Sono due le posizioni intorno alle quali si sta svolgendo il confronto all’interno dell’Unione: quella proposta dalla Libe, la Commissione del Parlamento europeo competente su Libertà civili, giustizia e affari interni, e quella della Commissione Ue.

Il testo, approvato dal Parlamento a novembre del 2017, è il più innovativo. Mira ad abbandonare il criterio dello stato di primo ingresso, suddividendo i richiedenti asilo tra tutti i paesi membri, in base a un sistema permanente di quote. Vale il principio di solidarietà ed equa ripartizione della responsabilità imposto dall’articolo 80 del Trattato sul funzionamento della Ue in materia di migrazione. Che non vuol dire solo un vantaggio finanziario per gli stati che accolgono, ma anche un vero e proprio sostegno, quello che l’Italia chiede da tempo. In termini pratici, il migrante che arriva in Europa viene registrato e, nel caso in cui presenti richiesta di protezione internazionale, avrà una prima sommaria valutazione sulla ammissibilità da parte dello stato ricevente. Qualora la risposta sia favorevole, se il richiedente asilo ha un legame rilevante altrove nella Ue, verrà trasferito lì. E sarà quello il paese che esaminerà la sua domanda di asilo. Per legame rilevante si intendono i rapporti parentali. Il Parlamento ha ampliato il concetto di famiglia, che comprenderà tutti i figli minori, anche se sposati, i fratelli e i figli maggiorenni ancora a carico.

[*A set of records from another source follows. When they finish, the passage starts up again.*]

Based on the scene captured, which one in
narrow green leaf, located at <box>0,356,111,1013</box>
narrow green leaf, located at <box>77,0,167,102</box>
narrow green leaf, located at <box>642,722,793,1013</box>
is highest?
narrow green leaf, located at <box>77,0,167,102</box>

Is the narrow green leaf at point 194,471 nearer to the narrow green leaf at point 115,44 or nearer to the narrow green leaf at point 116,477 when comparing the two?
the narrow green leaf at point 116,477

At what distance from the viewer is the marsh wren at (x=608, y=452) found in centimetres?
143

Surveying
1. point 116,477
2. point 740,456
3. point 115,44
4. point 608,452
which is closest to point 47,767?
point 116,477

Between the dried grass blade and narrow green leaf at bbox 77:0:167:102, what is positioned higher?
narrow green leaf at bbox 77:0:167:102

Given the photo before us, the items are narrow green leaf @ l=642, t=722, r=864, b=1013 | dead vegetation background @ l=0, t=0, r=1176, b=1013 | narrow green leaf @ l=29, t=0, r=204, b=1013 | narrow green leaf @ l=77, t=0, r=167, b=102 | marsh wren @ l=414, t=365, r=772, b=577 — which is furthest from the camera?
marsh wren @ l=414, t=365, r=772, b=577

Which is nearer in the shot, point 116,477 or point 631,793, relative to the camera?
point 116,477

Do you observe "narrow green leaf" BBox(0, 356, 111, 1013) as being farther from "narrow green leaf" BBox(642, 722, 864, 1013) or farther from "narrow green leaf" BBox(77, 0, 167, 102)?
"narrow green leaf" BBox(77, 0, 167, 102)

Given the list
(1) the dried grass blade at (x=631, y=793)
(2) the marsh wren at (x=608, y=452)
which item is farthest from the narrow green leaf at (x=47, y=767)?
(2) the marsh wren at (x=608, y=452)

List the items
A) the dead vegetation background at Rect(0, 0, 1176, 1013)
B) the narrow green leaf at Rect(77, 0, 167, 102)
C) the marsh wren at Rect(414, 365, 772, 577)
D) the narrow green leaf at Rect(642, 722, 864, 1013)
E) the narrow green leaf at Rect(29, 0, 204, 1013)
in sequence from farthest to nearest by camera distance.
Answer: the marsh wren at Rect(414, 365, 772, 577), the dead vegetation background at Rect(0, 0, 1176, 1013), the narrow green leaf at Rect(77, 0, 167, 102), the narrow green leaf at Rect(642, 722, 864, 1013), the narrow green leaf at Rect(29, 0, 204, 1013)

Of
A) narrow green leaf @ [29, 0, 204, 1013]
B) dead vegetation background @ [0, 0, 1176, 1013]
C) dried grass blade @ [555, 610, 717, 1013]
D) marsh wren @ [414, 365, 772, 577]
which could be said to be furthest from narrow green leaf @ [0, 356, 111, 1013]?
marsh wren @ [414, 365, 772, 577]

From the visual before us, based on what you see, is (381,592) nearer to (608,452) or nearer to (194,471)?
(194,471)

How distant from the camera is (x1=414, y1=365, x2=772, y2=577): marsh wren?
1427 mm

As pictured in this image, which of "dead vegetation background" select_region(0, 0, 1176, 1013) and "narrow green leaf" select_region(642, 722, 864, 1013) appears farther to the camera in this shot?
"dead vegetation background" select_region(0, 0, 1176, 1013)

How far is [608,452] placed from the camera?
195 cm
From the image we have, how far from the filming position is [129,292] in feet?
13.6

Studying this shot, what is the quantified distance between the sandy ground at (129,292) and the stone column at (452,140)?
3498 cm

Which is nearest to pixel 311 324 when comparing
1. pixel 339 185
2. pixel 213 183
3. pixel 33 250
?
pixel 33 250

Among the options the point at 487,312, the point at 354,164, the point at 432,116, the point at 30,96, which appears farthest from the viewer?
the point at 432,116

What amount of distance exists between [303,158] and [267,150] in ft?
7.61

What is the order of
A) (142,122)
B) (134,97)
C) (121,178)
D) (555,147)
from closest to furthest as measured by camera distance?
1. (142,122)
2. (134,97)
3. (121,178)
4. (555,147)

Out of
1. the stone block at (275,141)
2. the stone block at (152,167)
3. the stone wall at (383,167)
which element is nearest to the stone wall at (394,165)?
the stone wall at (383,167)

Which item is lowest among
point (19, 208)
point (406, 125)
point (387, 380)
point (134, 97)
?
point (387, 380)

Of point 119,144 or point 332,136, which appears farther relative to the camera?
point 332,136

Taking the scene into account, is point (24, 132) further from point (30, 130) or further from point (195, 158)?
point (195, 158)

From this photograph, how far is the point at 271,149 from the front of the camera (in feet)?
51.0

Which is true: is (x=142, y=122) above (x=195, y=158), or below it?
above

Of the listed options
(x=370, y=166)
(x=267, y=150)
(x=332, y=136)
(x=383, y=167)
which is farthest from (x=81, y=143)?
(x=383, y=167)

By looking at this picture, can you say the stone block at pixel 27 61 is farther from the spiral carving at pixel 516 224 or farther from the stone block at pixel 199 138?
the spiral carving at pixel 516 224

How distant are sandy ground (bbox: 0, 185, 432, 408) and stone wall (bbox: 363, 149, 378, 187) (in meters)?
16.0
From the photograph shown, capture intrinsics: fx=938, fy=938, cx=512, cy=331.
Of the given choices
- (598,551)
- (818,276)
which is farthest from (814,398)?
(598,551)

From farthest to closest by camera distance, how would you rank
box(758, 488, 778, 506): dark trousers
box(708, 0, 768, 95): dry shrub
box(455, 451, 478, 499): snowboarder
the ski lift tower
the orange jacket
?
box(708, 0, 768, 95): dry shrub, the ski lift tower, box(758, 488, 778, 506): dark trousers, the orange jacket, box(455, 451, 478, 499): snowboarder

Inoltre varrà il principio culturale o di soggiorno precedente: se un migrante ha conseguito un diploma accademico o professionale, oppure se ha già soggiornato legalmente in uno stato membro, rientrerà nella categoria. Una facilitazione individuata proprio per agevolare l’integrazione e la conservazione di legami costruiti. È previsto anche che fino a 30 persone possano chiedere di spostarsi insieme. Sebbene il gruppo non potrà scegliere in quale stato stabilirsi. Qualora non ci fossero parentele o legami, il richiedente asilo potrà indicare la sua destinazione da una lista di quattro stati: paesi con il numero più basso di richiedenti rispetto alla propria quota, e che cambieranno di volta in volta, in base all’accoglienza attuata. I costi dei trasferimenti saranno a carico del bilancio Ue. C’è, però, un limite e si verificherà nel caso in cui la domanda di protezione abbia probabilità molto scarse di essere accolta. Nel caso in cui si verificasse questa ipotesi, il migrante rimarrà nello stato di primo ingresso, e sarà quello a decidere sull’asilo.

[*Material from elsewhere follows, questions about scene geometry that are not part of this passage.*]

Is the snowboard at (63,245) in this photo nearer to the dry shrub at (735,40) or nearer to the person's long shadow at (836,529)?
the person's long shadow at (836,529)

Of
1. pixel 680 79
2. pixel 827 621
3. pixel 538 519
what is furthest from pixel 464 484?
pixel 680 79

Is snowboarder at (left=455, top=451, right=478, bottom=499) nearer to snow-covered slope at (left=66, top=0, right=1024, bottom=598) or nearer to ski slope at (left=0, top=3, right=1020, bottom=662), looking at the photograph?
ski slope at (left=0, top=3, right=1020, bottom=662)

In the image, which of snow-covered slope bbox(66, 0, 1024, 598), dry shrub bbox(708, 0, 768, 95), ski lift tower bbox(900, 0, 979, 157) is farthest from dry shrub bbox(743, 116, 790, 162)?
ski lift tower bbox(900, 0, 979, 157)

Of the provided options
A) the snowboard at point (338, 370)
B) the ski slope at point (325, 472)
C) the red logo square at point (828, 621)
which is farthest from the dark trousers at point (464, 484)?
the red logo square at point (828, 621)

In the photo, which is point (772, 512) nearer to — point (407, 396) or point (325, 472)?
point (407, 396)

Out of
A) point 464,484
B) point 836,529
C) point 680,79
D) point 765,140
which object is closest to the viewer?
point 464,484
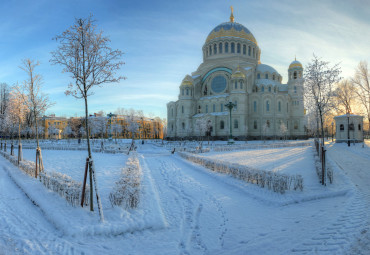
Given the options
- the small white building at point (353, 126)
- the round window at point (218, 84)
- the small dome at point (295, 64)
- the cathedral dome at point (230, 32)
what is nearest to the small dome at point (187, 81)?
the round window at point (218, 84)

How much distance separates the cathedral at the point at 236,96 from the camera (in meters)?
54.2

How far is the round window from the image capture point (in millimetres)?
59750

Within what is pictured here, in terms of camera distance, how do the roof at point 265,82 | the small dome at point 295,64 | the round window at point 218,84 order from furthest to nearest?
1. the small dome at point 295,64
2. the round window at point 218,84
3. the roof at point 265,82

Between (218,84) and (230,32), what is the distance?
15410mm

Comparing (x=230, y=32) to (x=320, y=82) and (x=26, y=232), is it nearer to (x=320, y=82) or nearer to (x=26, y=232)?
(x=320, y=82)

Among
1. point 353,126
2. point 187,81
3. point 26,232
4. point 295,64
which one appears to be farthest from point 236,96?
point 26,232

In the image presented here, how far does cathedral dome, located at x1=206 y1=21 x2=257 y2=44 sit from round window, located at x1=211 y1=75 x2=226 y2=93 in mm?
12550

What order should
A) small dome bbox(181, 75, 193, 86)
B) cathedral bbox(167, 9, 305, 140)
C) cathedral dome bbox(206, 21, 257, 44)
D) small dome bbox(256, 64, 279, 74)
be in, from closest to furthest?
cathedral bbox(167, 9, 305, 140), small dome bbox(181, 75, 193, 86), small dome bbox(256, 64, 279, 74), cathedral dome bbox(206, 21, 257, 44)

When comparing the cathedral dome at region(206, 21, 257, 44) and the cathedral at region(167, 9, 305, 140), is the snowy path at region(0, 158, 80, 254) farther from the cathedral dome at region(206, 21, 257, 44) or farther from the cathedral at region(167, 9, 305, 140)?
the cathedral dome at region(206, 21, 257, 44)

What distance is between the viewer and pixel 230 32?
62750 millimetres

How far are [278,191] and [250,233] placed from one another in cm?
346

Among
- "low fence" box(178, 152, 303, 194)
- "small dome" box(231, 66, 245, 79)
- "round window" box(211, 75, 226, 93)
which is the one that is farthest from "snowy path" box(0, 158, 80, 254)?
"round window" box(211, 75, 226, 93)

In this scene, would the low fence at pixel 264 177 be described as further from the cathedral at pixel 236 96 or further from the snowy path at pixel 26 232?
the cathedral at pixel 236 96

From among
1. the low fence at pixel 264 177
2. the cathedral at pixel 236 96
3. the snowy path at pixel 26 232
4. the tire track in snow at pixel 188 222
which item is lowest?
the tire track in snow at pixel 188 222
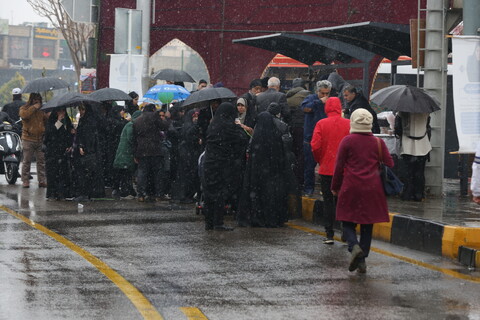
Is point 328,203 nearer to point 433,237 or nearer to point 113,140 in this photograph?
point 433,237

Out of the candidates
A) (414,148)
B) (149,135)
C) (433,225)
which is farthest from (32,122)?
(433,225)

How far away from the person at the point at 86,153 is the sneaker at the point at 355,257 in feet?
25.8

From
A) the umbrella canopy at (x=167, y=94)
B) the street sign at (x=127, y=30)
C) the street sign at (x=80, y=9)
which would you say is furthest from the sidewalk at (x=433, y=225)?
the street sign at (x=80, y=9)

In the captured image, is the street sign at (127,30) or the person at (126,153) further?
the street sign at (127,30)

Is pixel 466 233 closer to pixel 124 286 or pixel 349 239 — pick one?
pixel 349 239

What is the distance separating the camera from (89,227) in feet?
40.5

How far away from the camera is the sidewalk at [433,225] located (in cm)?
1035

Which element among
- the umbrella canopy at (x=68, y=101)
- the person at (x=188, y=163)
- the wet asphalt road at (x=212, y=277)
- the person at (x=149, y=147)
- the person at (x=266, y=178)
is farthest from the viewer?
the person at (x=149, y=147)

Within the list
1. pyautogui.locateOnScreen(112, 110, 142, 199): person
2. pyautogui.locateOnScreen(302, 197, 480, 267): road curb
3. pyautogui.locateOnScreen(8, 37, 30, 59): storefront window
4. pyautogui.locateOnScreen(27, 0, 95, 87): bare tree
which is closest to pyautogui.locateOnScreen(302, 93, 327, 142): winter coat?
pyautogui.locateOnScreen(302, 197, 480, 267): road curb

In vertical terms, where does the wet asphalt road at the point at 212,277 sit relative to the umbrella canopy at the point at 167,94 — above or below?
below

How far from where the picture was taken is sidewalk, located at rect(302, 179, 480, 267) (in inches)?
408

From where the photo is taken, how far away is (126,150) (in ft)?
53.5

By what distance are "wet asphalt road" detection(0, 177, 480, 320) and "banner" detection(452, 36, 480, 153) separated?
1918mm

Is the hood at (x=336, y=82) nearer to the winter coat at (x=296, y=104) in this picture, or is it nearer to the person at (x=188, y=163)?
the winter coat at (x=296, y=104)
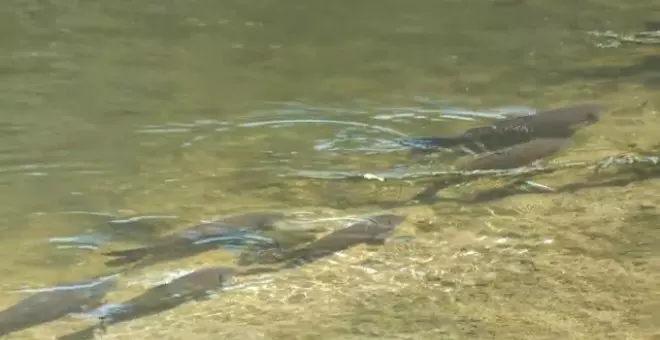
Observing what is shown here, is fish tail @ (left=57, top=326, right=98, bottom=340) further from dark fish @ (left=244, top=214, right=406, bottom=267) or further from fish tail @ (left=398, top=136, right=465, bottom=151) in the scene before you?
fish tail @ (left=398, top=136, right=465, bottom=151)

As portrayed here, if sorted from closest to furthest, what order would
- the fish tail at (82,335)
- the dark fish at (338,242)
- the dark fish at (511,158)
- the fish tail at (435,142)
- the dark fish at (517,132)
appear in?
the fish tail at (82,335) < the dark fish at (338,242) < the dark fish at (511,158) < the dark fish at (517,132) < the fish tail at (435,142)

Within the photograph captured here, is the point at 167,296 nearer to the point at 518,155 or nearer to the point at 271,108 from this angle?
the point at 518,155

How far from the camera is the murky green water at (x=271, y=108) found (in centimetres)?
522

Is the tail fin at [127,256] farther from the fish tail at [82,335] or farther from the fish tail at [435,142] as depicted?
the fish tail at [435,142]

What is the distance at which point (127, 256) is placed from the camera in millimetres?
5180

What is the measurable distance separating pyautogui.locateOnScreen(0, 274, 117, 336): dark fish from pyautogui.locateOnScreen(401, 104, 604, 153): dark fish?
2579mm

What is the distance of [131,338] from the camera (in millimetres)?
4250

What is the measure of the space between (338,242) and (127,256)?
3.52 feet

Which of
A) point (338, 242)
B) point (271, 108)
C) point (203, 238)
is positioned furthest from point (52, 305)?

Diversa la proposta della Commissione Ue, che prevede un aiuto degli altri stati solo nel caso in cui la pressione sul paese di primo ingresso raggiunga una soglia insostenibile (il 150 per cento di una quota stabilita in base a pil e popolazione). Solo in quel caso scatterà un meccanismo d’emergenza. Su un punto le due linee di riforma sembrano trovare un accordo: sulla necessità di intervenire nei confronti degli stati che non rispettino le condizioni. Entrambe le proposte di riforma prevedono che chi non rispetti le regole imposte da Dublino venga punito con un meccanismo sanzionatorio-dissuasivo, oppure con una importante riduzione dei fondi Ue. La Commissione propone di far pagare 250 mila euro a migrante non ricollocato sul territorio. Questo, però, potrebbe far decidere ai paesi più resistenti, come quelli del patto di Visegrad, di selezionare in base all’etnia o alla religione.

Arrivare ad approvare Dublino IV con una posizione che riequilibri il principio di solidarietà tra stati non sembra un lavoro facile. I paesi come quelli del patto di Visegrad. ne è un esempio la rielezione di Orban in Ungheria, hanno sviluppato il loro consenso politico proprio sulla resistenza all’invasione migratoria. E in attesa che il Consiglio dell’Unione europea passi in esame le novità, Cecilia Wikstrom, relatrice della proposta del Parlamento, ricorda che «nulla nei trattati obbliga gli stati a decidere all’unanimità», e che gli eventuali contrasti potranno essere superati da un voto a maggioranza qualificata.